DATASET CONTENT START
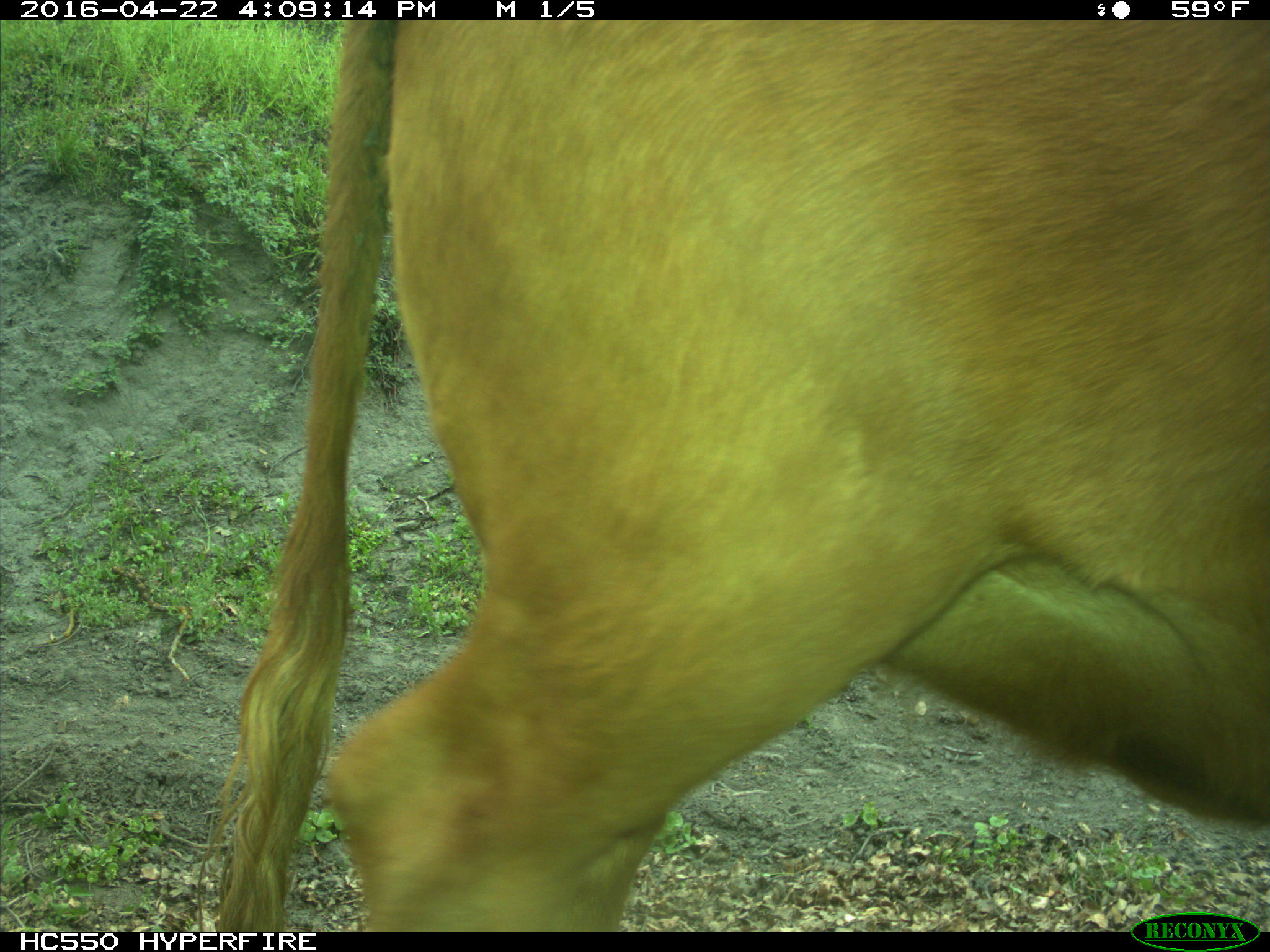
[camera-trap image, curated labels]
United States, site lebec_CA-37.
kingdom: Animalia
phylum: Chordata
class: Mammalia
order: Artiodactyla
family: Bovidae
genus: Bos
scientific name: Bos taurus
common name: domestic cow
DATASET CONTENT END
--- GOAL OF THE EXERCISE ---
A faithful copy of every record is needed here. Leave the images out of it.

--- RESULT FOR THIS TASK ---
[camera-trap image, curated labels]
United States, site lebec_CA-37.
kingdom: Animalia
phylum: Chordata
class: Mammalia
order: Artiodactyla
family: Bovidae
genus: Bos
scientific name: Bos taurus
common name: domestic cow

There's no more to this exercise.